Novantasei innocenti

Sui gradini di quella maledetta curva perdono la vita novantaquattro innocenti. Un ragazzino muore quattro ore dopo in ospedale mentre un altro figlio di Liverpool se ne va quattro anni dopo, quando i medici staccano il respiratore. Numeri impressionanti. Ma la tragedia non finisce qui. Perché chi aveva la responsabilità di garantire la sicurezza e di intervenire racconta meschinamente un’altra storia, dà la colpa alle stesse vittime, ai soliti tifosi indisciplinati, ai soliti incivili hooligans. E’ tutta colpa loro.

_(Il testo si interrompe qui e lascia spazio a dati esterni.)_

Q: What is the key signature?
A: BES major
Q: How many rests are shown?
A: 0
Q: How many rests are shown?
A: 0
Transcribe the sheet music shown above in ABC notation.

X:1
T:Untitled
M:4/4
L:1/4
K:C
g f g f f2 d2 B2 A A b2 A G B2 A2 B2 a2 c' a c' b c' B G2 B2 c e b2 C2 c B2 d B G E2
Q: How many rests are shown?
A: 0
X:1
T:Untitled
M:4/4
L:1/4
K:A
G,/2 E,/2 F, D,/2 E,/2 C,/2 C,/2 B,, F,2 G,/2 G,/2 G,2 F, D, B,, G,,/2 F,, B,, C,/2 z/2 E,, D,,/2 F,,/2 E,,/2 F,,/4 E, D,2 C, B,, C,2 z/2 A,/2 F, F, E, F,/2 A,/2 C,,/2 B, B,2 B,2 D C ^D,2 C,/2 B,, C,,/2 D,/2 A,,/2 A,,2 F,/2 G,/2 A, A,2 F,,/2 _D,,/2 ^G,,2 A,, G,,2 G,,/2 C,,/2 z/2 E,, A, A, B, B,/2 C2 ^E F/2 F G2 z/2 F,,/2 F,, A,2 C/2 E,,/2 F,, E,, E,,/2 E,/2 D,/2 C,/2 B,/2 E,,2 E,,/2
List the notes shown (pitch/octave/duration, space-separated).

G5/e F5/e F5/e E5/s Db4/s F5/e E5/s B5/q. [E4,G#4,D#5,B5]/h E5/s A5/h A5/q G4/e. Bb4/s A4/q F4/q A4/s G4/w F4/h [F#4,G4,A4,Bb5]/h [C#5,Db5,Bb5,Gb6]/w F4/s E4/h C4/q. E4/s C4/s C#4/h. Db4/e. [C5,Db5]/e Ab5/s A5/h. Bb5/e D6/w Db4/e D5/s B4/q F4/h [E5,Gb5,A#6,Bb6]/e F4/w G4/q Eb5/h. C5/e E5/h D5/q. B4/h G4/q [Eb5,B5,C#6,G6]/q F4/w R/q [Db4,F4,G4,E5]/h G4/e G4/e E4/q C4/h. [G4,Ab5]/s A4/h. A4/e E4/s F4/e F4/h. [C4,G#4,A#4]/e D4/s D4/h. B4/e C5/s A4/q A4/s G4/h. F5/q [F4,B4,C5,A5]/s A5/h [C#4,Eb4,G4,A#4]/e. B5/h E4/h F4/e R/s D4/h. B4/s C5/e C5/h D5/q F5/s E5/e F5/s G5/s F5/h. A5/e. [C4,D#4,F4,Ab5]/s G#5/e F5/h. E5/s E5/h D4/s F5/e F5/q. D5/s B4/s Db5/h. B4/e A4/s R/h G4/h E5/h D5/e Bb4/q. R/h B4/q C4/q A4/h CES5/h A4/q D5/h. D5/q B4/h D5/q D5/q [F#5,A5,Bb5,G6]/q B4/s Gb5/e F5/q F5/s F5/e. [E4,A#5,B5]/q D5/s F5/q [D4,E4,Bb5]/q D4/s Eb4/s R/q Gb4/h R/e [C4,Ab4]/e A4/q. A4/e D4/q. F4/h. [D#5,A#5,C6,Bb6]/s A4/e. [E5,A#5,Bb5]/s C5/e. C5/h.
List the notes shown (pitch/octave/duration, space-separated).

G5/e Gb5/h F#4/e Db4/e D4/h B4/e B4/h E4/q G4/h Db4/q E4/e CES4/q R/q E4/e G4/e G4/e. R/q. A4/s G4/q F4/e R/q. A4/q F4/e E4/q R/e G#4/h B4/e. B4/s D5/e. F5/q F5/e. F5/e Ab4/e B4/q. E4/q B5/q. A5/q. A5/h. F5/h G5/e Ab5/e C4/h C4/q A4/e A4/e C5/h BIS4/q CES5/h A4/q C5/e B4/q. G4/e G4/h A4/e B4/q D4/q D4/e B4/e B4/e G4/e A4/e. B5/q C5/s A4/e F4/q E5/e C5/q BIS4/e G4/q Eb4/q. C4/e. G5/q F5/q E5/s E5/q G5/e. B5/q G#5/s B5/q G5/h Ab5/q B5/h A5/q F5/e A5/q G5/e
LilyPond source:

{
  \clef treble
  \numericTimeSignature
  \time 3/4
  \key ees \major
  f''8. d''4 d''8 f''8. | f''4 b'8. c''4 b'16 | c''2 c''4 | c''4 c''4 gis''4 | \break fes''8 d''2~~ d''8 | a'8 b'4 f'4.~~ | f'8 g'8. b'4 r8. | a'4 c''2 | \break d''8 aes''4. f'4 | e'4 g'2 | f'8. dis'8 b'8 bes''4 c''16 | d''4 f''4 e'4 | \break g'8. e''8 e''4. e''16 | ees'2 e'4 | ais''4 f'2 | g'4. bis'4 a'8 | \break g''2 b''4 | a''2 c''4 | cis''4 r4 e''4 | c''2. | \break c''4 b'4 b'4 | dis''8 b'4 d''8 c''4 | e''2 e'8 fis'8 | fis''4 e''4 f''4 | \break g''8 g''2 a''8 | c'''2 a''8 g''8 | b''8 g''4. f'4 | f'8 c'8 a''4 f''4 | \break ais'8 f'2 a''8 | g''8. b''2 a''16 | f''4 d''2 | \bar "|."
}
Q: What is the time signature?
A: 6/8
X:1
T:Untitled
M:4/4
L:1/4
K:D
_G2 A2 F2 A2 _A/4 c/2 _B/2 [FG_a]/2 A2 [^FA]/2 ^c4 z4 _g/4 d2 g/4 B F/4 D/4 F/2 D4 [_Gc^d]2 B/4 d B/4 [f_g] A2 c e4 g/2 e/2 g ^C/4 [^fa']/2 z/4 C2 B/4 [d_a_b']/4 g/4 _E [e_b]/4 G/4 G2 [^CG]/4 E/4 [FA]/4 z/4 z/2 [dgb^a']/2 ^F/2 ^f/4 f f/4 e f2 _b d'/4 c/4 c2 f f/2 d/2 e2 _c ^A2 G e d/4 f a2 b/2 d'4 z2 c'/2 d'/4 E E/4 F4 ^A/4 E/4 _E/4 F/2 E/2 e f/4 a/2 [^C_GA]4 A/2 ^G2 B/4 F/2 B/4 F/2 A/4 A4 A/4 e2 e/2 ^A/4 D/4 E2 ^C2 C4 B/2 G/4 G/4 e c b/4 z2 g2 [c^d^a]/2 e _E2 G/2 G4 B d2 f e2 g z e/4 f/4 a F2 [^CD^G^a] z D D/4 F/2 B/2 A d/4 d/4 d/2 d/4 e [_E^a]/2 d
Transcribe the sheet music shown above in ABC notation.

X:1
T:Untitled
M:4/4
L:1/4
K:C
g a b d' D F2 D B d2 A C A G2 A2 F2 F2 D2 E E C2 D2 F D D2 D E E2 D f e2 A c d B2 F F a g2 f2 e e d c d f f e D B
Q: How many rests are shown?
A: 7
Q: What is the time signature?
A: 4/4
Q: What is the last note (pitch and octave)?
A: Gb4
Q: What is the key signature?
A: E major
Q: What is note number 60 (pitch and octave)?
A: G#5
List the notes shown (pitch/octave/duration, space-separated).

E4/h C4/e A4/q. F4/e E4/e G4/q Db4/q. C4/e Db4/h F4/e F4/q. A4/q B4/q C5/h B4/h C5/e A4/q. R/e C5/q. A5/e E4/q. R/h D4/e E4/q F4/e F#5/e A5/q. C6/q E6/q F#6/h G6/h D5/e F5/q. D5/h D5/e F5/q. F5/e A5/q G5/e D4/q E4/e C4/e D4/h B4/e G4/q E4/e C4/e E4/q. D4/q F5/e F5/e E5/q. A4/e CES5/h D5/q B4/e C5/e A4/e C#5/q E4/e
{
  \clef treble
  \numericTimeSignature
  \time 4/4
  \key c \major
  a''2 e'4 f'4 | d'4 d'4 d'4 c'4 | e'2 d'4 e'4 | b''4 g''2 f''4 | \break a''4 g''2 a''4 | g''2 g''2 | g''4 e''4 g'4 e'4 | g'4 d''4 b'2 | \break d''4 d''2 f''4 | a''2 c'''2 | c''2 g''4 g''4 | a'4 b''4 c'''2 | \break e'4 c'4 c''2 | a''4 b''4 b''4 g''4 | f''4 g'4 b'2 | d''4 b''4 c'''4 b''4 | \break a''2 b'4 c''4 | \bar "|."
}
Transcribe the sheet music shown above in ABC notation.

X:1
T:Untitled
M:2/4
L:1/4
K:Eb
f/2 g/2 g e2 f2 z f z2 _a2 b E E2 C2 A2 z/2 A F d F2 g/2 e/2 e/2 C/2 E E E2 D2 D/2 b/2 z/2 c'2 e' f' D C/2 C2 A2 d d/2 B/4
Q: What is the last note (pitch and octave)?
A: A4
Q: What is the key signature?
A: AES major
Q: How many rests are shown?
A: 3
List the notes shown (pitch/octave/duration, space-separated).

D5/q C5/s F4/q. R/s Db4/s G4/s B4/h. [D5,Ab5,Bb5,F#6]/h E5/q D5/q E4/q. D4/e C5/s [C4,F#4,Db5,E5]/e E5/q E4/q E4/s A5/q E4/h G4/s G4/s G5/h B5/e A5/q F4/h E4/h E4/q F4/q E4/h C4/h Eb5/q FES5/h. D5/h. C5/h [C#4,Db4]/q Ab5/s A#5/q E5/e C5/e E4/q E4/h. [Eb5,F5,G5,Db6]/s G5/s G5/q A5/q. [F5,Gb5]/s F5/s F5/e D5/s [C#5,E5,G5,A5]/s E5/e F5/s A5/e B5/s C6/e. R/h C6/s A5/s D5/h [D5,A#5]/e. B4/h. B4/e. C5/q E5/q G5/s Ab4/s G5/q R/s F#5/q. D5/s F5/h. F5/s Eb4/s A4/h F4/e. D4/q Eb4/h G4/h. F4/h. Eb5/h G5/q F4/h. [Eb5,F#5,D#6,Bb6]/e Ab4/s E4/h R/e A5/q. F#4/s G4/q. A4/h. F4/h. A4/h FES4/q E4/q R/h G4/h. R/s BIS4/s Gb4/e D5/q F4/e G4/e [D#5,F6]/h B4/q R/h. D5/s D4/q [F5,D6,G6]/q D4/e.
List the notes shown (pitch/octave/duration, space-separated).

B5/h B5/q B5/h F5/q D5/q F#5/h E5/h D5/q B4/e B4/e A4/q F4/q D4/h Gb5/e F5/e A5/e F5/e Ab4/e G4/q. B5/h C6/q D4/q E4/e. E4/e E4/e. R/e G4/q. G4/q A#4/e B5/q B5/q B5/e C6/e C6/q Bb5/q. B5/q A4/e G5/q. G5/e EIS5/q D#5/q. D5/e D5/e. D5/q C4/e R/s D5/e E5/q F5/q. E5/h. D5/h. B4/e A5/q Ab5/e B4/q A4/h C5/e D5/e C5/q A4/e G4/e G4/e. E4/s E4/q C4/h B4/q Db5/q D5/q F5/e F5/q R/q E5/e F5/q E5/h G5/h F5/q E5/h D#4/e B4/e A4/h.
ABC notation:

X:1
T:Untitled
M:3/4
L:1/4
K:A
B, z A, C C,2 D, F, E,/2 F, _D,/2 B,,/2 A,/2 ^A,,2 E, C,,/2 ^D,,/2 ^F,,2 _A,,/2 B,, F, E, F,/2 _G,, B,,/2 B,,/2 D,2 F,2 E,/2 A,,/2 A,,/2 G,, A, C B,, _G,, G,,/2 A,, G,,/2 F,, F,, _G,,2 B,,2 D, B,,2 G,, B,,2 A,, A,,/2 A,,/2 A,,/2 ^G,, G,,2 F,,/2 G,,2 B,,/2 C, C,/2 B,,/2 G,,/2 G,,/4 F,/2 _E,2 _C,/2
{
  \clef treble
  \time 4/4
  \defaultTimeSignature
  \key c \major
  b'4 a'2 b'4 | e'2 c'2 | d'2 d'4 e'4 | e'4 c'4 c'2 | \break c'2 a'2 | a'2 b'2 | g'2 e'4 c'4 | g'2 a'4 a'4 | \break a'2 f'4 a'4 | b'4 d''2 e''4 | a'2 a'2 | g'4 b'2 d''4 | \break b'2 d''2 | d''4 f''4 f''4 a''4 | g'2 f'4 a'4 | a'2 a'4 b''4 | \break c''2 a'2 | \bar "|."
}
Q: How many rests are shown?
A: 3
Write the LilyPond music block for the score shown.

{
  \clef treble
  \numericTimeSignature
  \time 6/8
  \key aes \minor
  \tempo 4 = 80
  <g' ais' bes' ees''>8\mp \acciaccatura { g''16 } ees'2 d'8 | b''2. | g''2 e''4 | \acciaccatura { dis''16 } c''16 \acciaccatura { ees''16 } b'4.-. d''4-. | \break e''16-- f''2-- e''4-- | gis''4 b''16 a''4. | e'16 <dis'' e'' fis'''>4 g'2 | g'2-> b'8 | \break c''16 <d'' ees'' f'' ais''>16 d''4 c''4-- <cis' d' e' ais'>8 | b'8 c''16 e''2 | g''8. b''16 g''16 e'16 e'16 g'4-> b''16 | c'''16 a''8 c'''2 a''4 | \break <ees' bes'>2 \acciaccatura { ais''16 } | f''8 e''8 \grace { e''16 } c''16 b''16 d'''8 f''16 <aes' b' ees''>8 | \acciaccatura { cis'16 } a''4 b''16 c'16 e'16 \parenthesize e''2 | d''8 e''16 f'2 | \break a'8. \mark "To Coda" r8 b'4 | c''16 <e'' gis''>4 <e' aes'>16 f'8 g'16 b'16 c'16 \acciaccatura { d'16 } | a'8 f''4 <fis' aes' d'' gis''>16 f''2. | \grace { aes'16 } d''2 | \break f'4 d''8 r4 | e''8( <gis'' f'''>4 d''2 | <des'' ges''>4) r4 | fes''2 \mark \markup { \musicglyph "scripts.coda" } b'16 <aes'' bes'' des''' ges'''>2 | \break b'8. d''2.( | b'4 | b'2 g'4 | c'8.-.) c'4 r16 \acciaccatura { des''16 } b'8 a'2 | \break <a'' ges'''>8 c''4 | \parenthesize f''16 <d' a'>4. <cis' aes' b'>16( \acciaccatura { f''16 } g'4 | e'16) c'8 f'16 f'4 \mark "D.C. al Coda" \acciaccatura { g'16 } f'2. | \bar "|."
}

Il governo copre i responsabili e accusa i tifosi assumendo immediatamente alcuni provvedimenti draconiani. Quel pomeriggio il calcio inglese cambia per sempre faccia. Sarà l’autorevole giudice della Corte d’Appello Peter Taylor a diventarne il “normalizzatore” facendo piazza pulita dei vecchi stadi, delle terraces, delle famigerate barriere e, in parte, anche delle violenze, che qui, però, nonostante le favole zelantemente inventate dai tabloid, non c’entrano. Sarà lui a giustiziare l’anima popolare del football, ad aprire le porte a stadi diversi, prestigiosi e moderni, costosi e d’elite. Sarà lui a trasformare quel vecchio mondo in uno sport diverso, riluttante, mansueto e addomesticato, finalmente a misura di televisione e tornelli, buono da essere promosso e venduto come un pacchetto di noccioline salate. Quello che accade poi, il fango delle accuse infamanti e delle versioni ufficiali, rende ancora più doloroso il bilancio della strage, perché offende la memoria delle vittime. A morire a Sheffield quel giorno non sono solo novantasei persone, i loro sogni, il loro futuro e le loro aspettative. A scomparire quel giorno è il calcio britannico, la sua intera linea di comando e il suo maldestro governo.

Una lunga attesa

Ma la speranza di trovare i colpevoli e la verità, almeno quella, non rimane su quei gradini. Serviranno forza, costanza e pazienza. Ci vorranno ventitre lunghi anni di lotte, interpellanze, dibattiti, libri, discussioni, iniziative pubbliche e pressioni, ma alla fine toccherà addirittura ad un premier in carica ammettere l’esistenza di oltre 164 falsificazioni di documenti pubblici unitamente a una marea di depistaggi e gravi responsabilità ascrivibili ai vertici della polizia del South Yorkshire. Toccherà infatti a David Cameron ripristinare almeno un pezzo di quella pesante verità. Sarà lui a scusarsi pubblicamente per quanto era stato detto e non fatto. Ciò nonostante, ventisette anni dopo, la giustizia deve ancora fare il suo corso.

Dalle parti di Anfield Road sono ancora in molti ad aspettare pazientemente. Attendono i giocatori come pure le famiglie, le madri, i padri, i figli e gli amici di quelle novantasei anime che sono uscite di casa in un assolato sabato mattina di aprile per andare allo stadio a godersi la gioia di una storica semifinale di Coppa e non sono più tornate. Là c’è un’intera comunità di persone che attende con fiera determinazione che giustizia sia fatta, che i colpevoli paghino affinchè una cosa del genere non possa mai più accadere. Ecco perché anche in questo 15 aprile, come ogni anno da tempo a questa parte, alle quindici in punto il mio cuore penserà alla Kop, a quel calcio ferito e scomparso e a tutto lo scempio che ne è poi seguito, nella speranza che nessuno venga più lasciato indietro a camminare da solo.